Le testimonianze in diretta

“Abbiamo fatto battaglie per avere anche noi una Giornata della Memoria delle Vittime del Dovere – ha esordito la presidente dell’Associazione, Emanuela Piantadosi, orfana del Maresciallo Capo dei Carabinieri, Stefano Piantadosi, Medaglia d’Oro al merito civile, ucciso il 15 giugno 1980 da un detenuto ergastolano in permesso premio evaso dal carcere di Porto Azzurro.

“Tutti hanno una Giornata del Ricordo – ha continuato – , il 21 marzo è la Giornata delle Vittime innocenti delle mafie, il 9 maggio è la Giornata delle Vittime del Terrorismo, il 12 novembre è la Giornata dei Caduti militari e civili nelle missioni all’estero. Abbiamo chiesto ai vari ministri della Difesa un Luogo del Ricordo, una sala museale al Vittoriano, ma sono passate diverse legislature e vari ministri della Difesa e dei Beni Culturali ma non è successo nulla”.

Anche la vicepresidente dell’Associazione, Ambra Minervini, ha voluto testimoniare che la stessa Cassazione le ha proibito di intitolare un’aula a suo padre, il magistrato Girolamo Minervini, ucciso a Roma dalle BR il 18 marzo 1980, “il giudice che rifiutò la scorta”, come ha voluto ricordare l’avvocato Porciani, in segno di profondo rispetto per l’uomo che non volle mettere a rischio altre vite umane oltre la sua.

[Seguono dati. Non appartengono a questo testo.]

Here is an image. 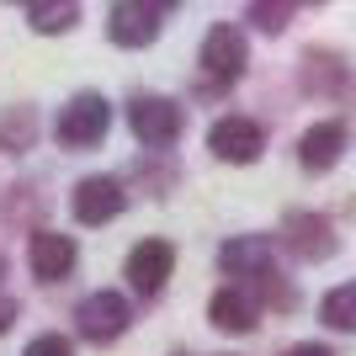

Testimonianze dolorose che come familiari delle Vittime del Dovere sono state ascoltate in diretta dal Viceprefetto Edoardo D’Alascio, dell’Ufficio Legislativo del Ministero dell’Interno, e dalle numerose autorità presenti in alta uniforme in rappresentanza dell’Arma dei Carabinieri, dell’Aeronautica (corpo a cui appartiene il segretario nazionale dell’Associazione, Alessandro Luzzi, orfano del Maresciallo Scelto dell’Aeronautica Militare Lido Luzzi), della Guardia di Finanza e dei Vigili del Fuoco che hanno ricevuto il dono dell’Associazione dalle mani del presidente dell’Associazione Polizia di Stato, Angelo Gallo.

L’assessore Giovanna Bonanno, del Comune di Pisa, con deleghe tra le altre alla Sicurezza cittadina, Polizia Municipale, Contrasto alle mafie e Cultura della legalità, si è impegnata pubblicamente ad offrire il contributo dell’Amministrazione per consentire una chiarezza nella legislazione per il rispetto delle vittime di Stato adeguata, per una equa tutela dei familiari dei servitori dello Stato e per dare un contributo fattivo per ricordare, nella memoria collettiva, chi è caduto vittima del dovere.

Un convegno molto importante

Il convegno nazionale “Vittime del Dovere” del 2 ottobre, a Pisa, è stato interamente videoregistrato. Degli ultimi due interventi, molto lunghi, approfonditi ed articolati, sia dell’ex magistrato Carlo Palermo (“Il diritto delle vittime alla verità”) che della dottoressa Loretta Bolgan (“Le particolari condizioni ambientali e operative: il rischio derivante dall’esposizione a particolari fattori dal possibile effetto patogeno”) ne daremo conto in un prossimo articolo.